ただし、もともと酒井雅楽頭家には、尾形光琳が一時期仕えていたこともあり、家に残された光琳作品を幼い頃から観ていた……そんな可能性もあります。つまりは、強く意識するかどうかは別として、常に光琳が酒井抱一の中にいた……かもしれません。
■江戸の文化村・下谷(根岸)に居を構えた酒井抱一
出家した酒井抱一は、江戸市中を転々としたのち、文化六年(1809)に下谷金杉大塚村に引っ越しました。田んぼが広がり、静かな小川が流れる江戸の下谷・根岸に一庵「雨華庵」を建てて住み始めたのです。今で言うメトロの入谷駅(東京都台東区)の近くですが、当時は、鄙びた情感豊かな場所だったのです。また、吉原までは歩いて10分〜15分ほどで行ける上に、侍臣であり弟子でもある鈴木其一は隣に居を構えます。さらに親友の文人、亀田鵬斎の家とは目の鼻の先……御徒町の谷文晁の家からも歩いて20〜30分くらいの場所ということで、毎日を非常に楽しく過ごしていたことでしょう。(なお、谷文晁が生まれたのも根岸)
■酒井抱一らの下谷組と千住とのつながり
そうした酒井抱一らと交流があったのが、千住の俳人かつ絵師であった名士たちであり、今回の特別展『琳派の花園あだち』の主人公たちです。そして、千住の名士たちの知的好奇心を刺激していたのが、俳人かつ絵師だった建部巣兆という人。彼を中心に俳諧のグループが作られ、同展の解説パネルによれば「この後に続く足立の文人文化の土壌となる、第1世代を形成」していったと言います。

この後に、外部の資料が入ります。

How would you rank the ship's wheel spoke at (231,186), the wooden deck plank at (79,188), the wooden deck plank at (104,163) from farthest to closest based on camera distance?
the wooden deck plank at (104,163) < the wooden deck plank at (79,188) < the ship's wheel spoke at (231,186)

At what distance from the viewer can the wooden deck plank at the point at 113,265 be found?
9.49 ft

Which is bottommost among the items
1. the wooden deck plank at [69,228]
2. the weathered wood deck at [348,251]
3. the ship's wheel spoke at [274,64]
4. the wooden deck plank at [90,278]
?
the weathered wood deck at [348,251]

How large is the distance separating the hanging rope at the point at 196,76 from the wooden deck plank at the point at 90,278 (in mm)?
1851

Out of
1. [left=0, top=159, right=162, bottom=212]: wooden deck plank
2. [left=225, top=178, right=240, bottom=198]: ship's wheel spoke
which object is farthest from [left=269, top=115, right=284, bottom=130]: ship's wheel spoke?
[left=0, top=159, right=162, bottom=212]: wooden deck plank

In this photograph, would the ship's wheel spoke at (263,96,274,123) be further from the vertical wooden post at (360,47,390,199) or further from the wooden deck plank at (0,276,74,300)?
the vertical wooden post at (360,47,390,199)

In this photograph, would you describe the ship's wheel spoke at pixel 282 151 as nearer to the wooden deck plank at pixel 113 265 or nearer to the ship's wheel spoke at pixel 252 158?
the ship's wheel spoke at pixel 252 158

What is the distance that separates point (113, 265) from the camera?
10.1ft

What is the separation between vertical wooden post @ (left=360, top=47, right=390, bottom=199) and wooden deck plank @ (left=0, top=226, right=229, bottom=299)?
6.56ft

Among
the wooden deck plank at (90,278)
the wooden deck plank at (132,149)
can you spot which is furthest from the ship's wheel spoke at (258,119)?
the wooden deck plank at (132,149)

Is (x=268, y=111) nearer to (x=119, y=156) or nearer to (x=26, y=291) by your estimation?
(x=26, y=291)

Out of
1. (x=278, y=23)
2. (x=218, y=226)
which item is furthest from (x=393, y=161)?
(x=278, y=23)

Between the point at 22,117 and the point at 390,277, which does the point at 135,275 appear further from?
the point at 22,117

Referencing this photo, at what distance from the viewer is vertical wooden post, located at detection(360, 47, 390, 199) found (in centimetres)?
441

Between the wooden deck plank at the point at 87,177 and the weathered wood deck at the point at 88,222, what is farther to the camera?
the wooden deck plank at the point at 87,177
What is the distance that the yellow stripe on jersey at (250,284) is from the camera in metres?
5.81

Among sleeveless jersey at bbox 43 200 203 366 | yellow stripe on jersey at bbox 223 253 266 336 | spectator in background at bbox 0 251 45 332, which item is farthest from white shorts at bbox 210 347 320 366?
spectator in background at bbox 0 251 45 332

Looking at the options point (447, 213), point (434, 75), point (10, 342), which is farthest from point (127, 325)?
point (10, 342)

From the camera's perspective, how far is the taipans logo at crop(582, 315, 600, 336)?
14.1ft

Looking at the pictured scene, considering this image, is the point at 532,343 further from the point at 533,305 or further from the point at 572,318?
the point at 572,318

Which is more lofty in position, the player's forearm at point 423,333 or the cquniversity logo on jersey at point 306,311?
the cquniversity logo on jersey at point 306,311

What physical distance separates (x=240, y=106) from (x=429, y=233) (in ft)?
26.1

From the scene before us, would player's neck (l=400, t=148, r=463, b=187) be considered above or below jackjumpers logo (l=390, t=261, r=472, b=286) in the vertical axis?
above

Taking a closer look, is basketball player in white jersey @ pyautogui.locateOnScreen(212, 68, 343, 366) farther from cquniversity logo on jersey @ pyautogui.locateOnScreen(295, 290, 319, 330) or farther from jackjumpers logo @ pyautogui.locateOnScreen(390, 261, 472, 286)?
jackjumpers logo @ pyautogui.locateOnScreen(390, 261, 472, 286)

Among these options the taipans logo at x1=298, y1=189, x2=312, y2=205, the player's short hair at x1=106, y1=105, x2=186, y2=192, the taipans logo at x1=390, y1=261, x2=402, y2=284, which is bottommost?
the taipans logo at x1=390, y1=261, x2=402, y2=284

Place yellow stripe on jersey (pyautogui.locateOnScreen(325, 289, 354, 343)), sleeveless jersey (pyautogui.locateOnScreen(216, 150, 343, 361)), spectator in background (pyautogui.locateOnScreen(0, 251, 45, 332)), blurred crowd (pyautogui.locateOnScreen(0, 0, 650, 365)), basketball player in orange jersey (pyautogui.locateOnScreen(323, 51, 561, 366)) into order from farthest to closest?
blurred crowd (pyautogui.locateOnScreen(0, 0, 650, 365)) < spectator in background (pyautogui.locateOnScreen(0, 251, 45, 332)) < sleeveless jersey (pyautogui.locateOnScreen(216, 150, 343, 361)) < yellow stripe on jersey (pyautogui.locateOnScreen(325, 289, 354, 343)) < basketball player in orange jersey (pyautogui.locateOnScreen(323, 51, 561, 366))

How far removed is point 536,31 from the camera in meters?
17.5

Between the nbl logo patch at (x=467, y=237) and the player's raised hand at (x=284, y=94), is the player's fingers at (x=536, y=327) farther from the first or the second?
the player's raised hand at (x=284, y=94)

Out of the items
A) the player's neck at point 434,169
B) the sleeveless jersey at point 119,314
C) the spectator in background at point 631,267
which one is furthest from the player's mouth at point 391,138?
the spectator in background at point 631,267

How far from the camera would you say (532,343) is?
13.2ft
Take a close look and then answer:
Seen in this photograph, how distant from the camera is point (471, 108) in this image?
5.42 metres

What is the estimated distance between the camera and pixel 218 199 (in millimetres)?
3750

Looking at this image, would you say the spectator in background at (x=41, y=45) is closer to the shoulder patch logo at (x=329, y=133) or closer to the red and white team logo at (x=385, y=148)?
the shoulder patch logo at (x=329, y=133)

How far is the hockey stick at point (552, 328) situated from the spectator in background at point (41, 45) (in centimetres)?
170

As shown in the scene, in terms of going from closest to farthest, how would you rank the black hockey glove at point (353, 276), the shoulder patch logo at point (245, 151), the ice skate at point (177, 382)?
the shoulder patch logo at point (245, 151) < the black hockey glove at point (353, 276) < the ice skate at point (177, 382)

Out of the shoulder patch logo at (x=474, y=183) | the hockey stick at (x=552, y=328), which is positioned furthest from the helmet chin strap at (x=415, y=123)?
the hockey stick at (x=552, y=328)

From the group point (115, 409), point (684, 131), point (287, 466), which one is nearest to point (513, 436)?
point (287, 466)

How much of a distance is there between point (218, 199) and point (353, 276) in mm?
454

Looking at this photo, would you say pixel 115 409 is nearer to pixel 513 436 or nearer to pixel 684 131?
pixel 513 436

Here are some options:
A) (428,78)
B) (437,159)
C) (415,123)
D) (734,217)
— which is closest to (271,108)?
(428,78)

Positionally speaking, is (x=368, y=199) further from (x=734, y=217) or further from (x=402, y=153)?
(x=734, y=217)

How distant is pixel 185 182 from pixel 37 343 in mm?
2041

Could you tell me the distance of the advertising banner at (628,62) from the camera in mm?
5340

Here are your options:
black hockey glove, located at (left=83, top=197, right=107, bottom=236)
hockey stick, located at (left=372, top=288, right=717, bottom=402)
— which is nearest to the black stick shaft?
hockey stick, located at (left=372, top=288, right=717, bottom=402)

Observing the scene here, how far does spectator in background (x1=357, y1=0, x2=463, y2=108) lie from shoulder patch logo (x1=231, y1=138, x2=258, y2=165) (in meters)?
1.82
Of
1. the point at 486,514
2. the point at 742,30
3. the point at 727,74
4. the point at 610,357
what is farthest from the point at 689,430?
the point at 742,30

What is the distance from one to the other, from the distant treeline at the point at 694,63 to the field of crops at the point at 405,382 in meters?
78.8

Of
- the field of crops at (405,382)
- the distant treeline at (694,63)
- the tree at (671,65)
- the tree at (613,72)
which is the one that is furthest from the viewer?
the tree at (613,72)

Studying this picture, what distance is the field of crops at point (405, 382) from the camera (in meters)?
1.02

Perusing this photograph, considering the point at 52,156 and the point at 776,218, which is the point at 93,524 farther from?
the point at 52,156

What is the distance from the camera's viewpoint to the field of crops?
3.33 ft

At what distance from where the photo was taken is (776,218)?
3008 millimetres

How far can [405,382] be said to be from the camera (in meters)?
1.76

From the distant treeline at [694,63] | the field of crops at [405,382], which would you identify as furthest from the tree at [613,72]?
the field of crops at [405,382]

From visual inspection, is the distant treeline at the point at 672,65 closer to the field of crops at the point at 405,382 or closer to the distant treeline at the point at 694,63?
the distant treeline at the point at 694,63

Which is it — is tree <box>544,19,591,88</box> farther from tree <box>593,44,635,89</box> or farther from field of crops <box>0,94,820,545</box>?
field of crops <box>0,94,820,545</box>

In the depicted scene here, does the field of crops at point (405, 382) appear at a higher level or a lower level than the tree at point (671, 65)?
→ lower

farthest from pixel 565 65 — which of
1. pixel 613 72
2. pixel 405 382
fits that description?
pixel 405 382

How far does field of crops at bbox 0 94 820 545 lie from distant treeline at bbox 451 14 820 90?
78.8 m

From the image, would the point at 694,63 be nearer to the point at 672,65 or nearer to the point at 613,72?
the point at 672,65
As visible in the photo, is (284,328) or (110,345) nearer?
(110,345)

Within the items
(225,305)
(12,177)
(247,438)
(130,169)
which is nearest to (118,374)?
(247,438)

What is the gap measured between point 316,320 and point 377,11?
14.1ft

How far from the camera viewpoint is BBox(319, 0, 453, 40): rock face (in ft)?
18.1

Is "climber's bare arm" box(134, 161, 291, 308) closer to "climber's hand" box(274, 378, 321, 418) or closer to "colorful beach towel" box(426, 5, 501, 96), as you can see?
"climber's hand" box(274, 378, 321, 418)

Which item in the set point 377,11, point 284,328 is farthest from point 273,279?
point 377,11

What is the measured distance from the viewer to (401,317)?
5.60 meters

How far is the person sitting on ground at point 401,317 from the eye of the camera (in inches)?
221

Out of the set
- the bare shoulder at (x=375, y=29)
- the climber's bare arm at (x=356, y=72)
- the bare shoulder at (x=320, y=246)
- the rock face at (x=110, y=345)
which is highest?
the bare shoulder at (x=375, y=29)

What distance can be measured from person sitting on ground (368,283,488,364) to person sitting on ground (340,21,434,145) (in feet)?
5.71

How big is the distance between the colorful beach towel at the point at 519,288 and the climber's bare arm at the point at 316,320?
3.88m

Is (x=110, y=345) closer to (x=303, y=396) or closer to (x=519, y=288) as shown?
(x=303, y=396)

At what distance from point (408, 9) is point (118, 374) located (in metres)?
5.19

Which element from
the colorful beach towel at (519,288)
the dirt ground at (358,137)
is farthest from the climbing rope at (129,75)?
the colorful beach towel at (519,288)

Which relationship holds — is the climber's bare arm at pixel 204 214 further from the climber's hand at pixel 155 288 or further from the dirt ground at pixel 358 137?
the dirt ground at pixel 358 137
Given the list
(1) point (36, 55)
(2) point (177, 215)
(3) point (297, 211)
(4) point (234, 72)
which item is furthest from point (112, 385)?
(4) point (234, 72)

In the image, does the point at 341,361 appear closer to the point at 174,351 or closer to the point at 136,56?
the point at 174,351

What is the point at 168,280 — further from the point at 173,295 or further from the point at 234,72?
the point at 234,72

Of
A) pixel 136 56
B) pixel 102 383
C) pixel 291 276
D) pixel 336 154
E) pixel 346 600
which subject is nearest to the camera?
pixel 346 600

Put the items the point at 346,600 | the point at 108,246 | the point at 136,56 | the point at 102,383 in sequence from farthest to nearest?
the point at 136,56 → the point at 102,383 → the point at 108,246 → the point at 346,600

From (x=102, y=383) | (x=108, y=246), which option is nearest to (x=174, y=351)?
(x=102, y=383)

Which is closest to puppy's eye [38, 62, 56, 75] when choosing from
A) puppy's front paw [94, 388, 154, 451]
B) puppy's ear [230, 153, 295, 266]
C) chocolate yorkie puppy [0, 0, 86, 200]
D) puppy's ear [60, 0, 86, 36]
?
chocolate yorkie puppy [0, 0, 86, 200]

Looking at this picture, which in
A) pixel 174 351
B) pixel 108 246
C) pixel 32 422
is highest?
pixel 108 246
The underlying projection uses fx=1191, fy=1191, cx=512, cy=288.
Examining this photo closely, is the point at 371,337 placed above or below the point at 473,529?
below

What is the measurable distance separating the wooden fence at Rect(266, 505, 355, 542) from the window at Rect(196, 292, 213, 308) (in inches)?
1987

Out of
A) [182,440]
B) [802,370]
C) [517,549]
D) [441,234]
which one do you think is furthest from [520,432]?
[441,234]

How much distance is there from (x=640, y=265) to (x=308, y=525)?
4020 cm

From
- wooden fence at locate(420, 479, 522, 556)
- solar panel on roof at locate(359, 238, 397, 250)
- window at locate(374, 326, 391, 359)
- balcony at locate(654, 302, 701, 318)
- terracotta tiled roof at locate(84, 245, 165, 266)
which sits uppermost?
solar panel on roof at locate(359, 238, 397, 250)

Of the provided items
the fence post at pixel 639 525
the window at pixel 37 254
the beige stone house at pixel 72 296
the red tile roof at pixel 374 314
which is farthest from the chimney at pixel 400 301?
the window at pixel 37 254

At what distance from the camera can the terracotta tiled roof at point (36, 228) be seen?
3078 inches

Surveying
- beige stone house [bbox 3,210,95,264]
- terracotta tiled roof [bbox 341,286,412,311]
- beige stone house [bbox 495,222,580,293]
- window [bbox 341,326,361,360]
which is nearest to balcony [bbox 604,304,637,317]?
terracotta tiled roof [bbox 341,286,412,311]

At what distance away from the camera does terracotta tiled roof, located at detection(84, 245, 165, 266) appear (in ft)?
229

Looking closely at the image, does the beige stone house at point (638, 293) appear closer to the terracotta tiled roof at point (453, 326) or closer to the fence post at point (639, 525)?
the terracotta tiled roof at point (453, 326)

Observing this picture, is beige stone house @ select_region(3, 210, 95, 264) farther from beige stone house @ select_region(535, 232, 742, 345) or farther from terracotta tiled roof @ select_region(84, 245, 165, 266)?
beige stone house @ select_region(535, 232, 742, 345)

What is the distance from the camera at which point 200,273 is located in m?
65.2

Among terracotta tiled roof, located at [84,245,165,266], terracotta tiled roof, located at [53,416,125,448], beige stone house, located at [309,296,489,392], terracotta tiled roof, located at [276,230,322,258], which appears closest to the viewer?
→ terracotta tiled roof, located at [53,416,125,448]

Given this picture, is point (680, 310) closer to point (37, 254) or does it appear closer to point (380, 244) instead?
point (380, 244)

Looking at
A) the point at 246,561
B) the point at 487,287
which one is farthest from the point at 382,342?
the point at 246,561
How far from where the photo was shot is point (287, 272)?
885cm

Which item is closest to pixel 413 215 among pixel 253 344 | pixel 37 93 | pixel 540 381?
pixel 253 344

建部巣兆の千住グループと、隣町とも言える酒井抱一や亀田鵬斎、谷文晁らの下谷グループ(下谷組)とが繋がっていくのは、自然なことだったでしょうね。今回、自転車で走ってみて分かりましたが、下谷や根岸から千住までは、隅田川に架かる千住大橋を渡れば歩いても30分ほどです。隣町のような、同じ俳句や絵の同好2グループが「一緒に楽しいことしようぜ」となるのは当然です。
文化11年(1814)には、千住宿の料亭「八百善」の主人が、酒井抱一に依頼していた『洋犬図絵馬』を、西新井大師總持寺に奉納したという記録があります。翌文化12年(1815)は、酒井抱一が尾形光琳の百年忌の法会を行なった年です(どこで?)。さらに同年に開催されたのが、千住の坂川屋鯉隠が世話人となった千住酒合戦です。
……と、そろそろワールドカップの日本vsクロアチア戦が始まるので、酒井抱一も含めて、『琳派の花園あだち』については、明日以降に記します。